The collect for today, the Feast of Saint Cyril (826-69) and Saint Methodius (c. 815-85), Apostles to the Slavs (source):

O Lord of all,
who gavest to thy servants Cyril and Methodius
the gift of tongues to proclaim the gospel to the Slavic people:
we pray that thy whole Church may be one as thou art one,
that all who confess thy name may honour one another,
and that from east and west all may acknowledge one Lord, one faith, one baptism,
and thee, the God and Father of all;
through Jesus Christ thy Son our Lord,
who liveth and reigneth with thee,
in the unity of the Holy Spirit,
one God, now and for ever.

The Epistle: Ephesians 3:1-7
The Gospel: St Mark 16:15-20

Saints Cyril and MethodiusSt Cyril and St Methodius were brothers born in Thessalonica who went to Constantinople after being ordained priests. (Cyril was baptised Constantine and did not become known as Cyril until late in his life.) Around AD 863, Emperor Michael II and Patriarch Photius sent the brothers as missionaries to Moravia, where they translated into Slavonic the Gospels, the Psalms, and the Liturgy of St John Chrysostom. With his brother’s help, Cyril created an alphabet that later developed into Cyrillic, thus laying the foundation for Slavic literature.

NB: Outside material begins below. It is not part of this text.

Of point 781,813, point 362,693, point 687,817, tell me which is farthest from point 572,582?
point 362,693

German missionary bishops in the area celebrated the liturgy in Latin and opposed the brothers’ use of the vernacular. In 867, Cyril and Methodius participated in a debate in Venice over the use of Slavonic liturgy and were soon received with great honour in Rome by Pope Hadrian II, who authorised the use of Slavic tongues in the liturgy.

In 868, Cyril became a monk and entered a monastery in Rome, but died soon afterward and was buried in the church at San Clemente. Shortly after Cyril’s death, Methodius was consecrated archbishop of Sermium and returned to Moravia where he ministered for another fifteen years. He continued the work of translation and evangelisation, while continuing to face opposition from German bishops. Before his death in 885, he and his followers completed translations of the Bible, liturgical services, and collections of canon law.

St Cyril and St Methodius are honoured for evangelising the Slavs, organising the Slavic church, and pioneering the celebration of liturgy in the vernacular. For these reasons, in 1980 Pope John Paul II named them, together with St Benedict, patron saints of all Europe.